Due to the limited number of pre-Christian records for Anglo-Saxon culture, little survives of the belief system. What does survive echoes but is not identical to Norse traditions, suggestive of a common Germanic background but a separation in practise. It is unknown whether the Anglo-Saxons believed in a World Tree (for the Norse, this was an ash or a yew, depending on interpretation) but there is a mention of “the seven worlds” in the Nine Herbs Charm, which was written down in the tenth century. This differs a little from the Norse nine and the only firmly identified world is Middangeard (Midgard) that literally means “the middle enclosure”.
However, there is a second world whose name has survived into modern records. This is the paradise-like Neorxnawang, the only part of which translates being “wang” or “field” and has no obvious cognate in Old Norse.

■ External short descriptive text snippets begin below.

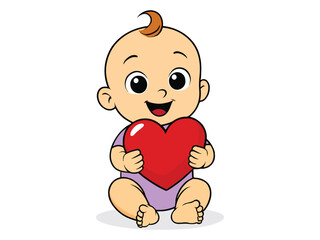 Fototapeta premium Cute baby holding a red heart with a happy smile. Sweet Valentine illustration perfect for nursery art, kids products, cards, and gifts.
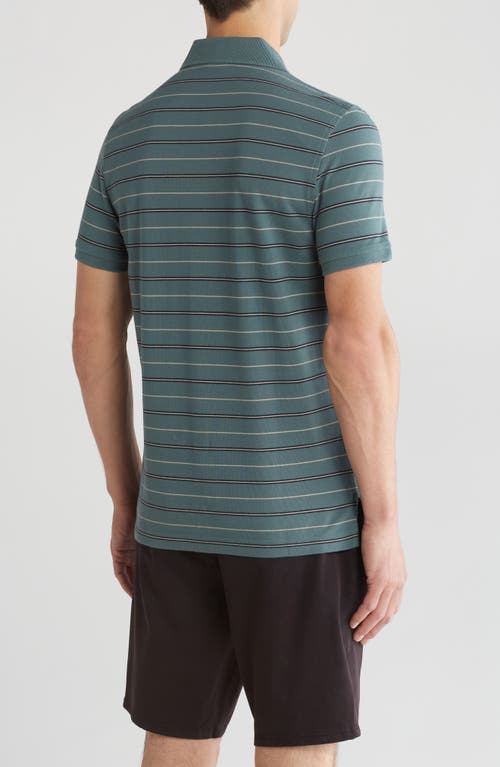Brooks Brothers Stripe Short Sleeve Cotton Polo In Green Multi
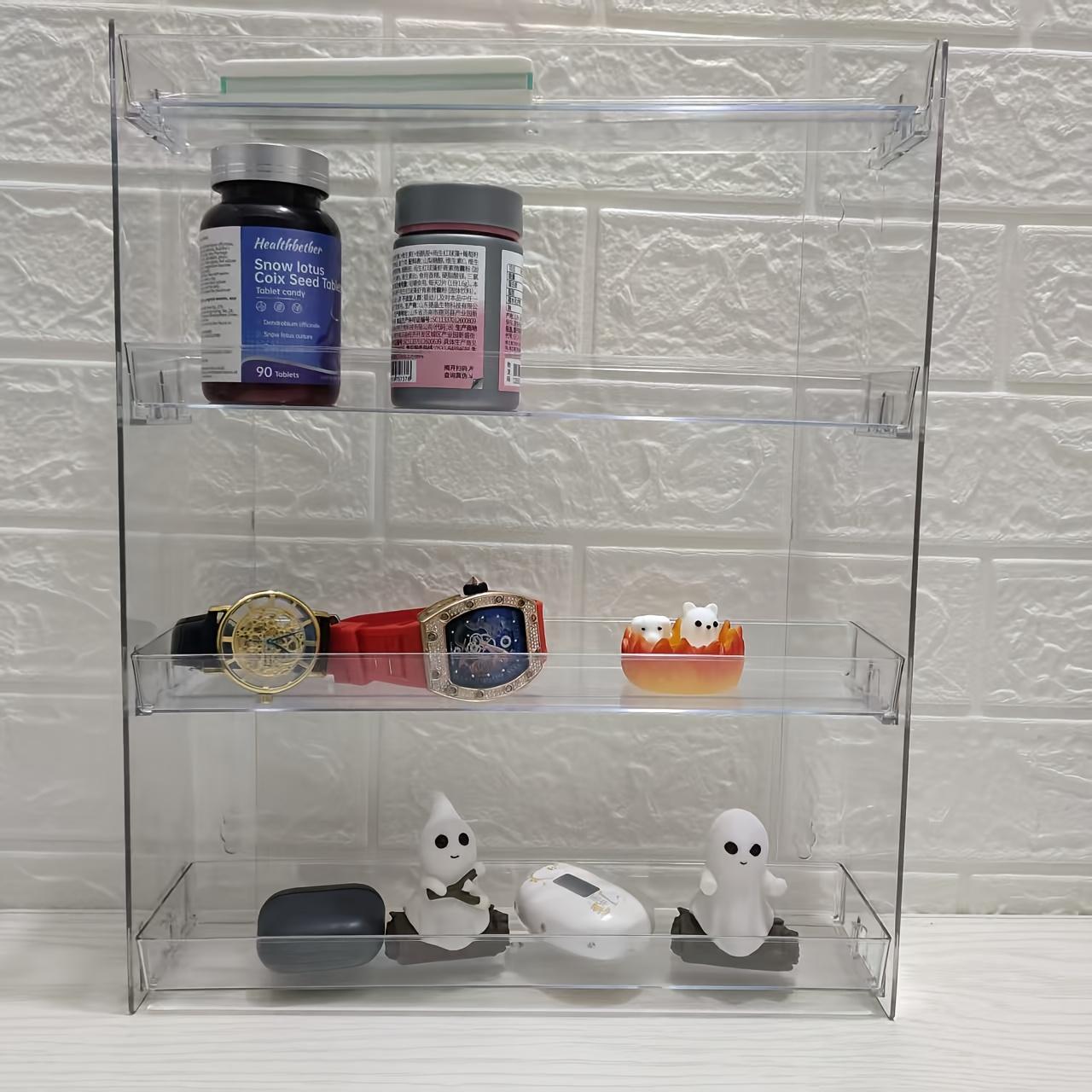Transparent Acrylic Wall Mount Display Rack, No Drilling Floating Storage Shelf, for Trading Cards, Kpop Stickers, Dorm Room Decor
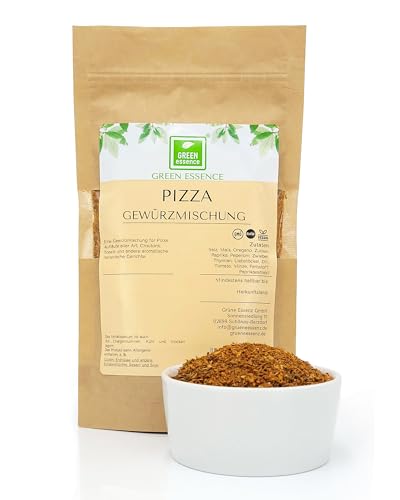 Pizza Gewürzmischung 100g von der Grünen Essenz - Italienische Gewürze - Pizza Gewürz 100% aromatisch - natürliche Kräutermischung mit Oregano (100 Gramm) von Green Essence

Some suggest that this world is the result of adapting the Anglo-Saxon seven worlds cosmology to the Christian model. Some others suggest that this is simply a name that was used for what the Norse knew as Asgard or some part of it as a number of the named Norse gods had their own “fields” within Asgard. There is a third school of thought, which is similar to the Celtic Interpretation of the Otherworld, that holds that Neorxnawang is an interpretation of the Otherworld, or particularly positive experiences in it. Despite general Anglo-Saxon disapproval of anything vaguely associated with the Fair Folk.
Some academics have taken this argument further and put forward that the seven worlds are the number of worlds the Anglo-Saxons had encountered before their conversion to Christianity, i.e. our reality, the Otherworld and five unknown others. This would suggest that the Old Norse had experienced or heard of a further two worlds. When objections are raised over these other worlds remaining unknown, the slow recession of the Otherworld has been used as a model for the separation from these unknown worlds such that they are no longer accessible.